In the overview of Morrowind, how many skills are there in the game, and to how many attributes are they linked?

Extract provided

┌──

The Elder Scrolls is a series of role-playing-games--currently five--with the primary goal of giving players complete freedom to construct a character using deep and complex character creation tools and specialized skills with the ultimate goal of molding an alternate persona in an open ended world. Morrowind's story occurs on a large volcanic island known as Vvardenfell in the Dunmer--though ruled by the Imperial Legion--province of Morrowind. The incredibly expansive world is open to exploration, offering a range of unique landscapes, dungeons, caves, and towns.
Morrowind is big in every sense of the word. There are twenty-seven skills, linked to eight attributes, to master in the game. Skills are increased by using them. If you wish to improve your effectiveness with the long blade, then you must use a long blade to gain knowledge in that skill. However, there are trainers scattered around the world that will 'train' you in a specific skill for a fee. When you level up, you get points to spend in the attributes. There are pre-made classes to choose from, but you can also answer a series of questions to have the game generate one for you, or you could just make one yourself by picking from the range of attributes and major and minor skills. There are over 300 books in the game, not counting the scrolls you can find. One particular compilation of the text runs to 1,241 pages on 8.26'' by 11.00'' sized paper.
Morrowind is a deep game with an emphasis on role-playing (and atmosphere), allowing you to do whatever you wish in the world, when you want. The non-linear design gives players a huge variety of options as to what they can do and how they can act, and the storyline can be pursued at your leisure or ignored completely in favor of the huge number of side-quests and exploration opportunities.
The Demigod Dagoth Ur has successfully used the Heart of Lorkhan to make himself immortal and now seeks to cast out the Imperial forces occupying Morrowind.
The game starts with the protagonist in prison, a staple of the Elder Scrolls games. The player is released from a prison boat into a small fishing village called Seyda Neen.
In the waning years of the
Third Era of Tamriel,
a prisoner born on a certain day
to uncertain parents was sent
under guard, without explanation, to Morrowind,
ignorant of the role he was
to play in that nation's history…
In the Census office the released prisoner is given a package by an Imperial Officer to be delivered to a man named Caius Cosades who is currently residing in the town of Balmora. Thus begins the game, and story in earnest. The player at this point is given the freedom to visit any location and complete any side quest without harming or disrupting the main questline. If you so wish, the prisoner continues onward to a new life and Balmora; the main hub of the Hlaalu faction and major economic center that effectively links the civilized western world with the technologically backwards and savage east.
Upon arriving at Cosades abode, the player is admitted as a novice into the Empire serving faction "Blades". The Blades is indicated to be an organization with the duty of spying for the Empire; "We're spies. We're the Emperor's hidden eyes and ears in the provinces." Cosades gives you your second task: visit his friend Hasphat Antabolis at the Balmora Fighters Guild and get schooled on the local lore and learn of various cults gaining strength in Vvardenfell. Unfortunately, Hasphat Antabolis won't simply share his knowledge for nothing and thus gives you your third task: visit a nearby Dwemer ruin and find a specific artifact.

└──

Provided material
┌──

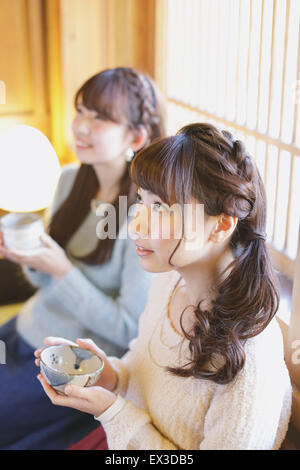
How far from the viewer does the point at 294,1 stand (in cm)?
137

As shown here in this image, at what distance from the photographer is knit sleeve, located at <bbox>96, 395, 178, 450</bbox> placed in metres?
1.23

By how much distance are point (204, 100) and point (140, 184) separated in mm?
903

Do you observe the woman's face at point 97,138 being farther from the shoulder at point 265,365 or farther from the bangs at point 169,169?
the shoulder at point 265,365

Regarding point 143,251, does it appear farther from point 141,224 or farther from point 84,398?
point 84,398

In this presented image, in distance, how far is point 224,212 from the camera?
1090 mm

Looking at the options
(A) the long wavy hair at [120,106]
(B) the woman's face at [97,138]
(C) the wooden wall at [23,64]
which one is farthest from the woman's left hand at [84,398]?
(C) the wooden wall at [23,64]

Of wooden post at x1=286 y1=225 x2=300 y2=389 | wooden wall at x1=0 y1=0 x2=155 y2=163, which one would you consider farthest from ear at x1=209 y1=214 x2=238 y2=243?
wooden wall at x1=0 y1=0 x2=155 y2=163

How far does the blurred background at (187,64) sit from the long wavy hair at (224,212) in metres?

└──

Expected output
Twenty-seven skills, linked to eight attributes.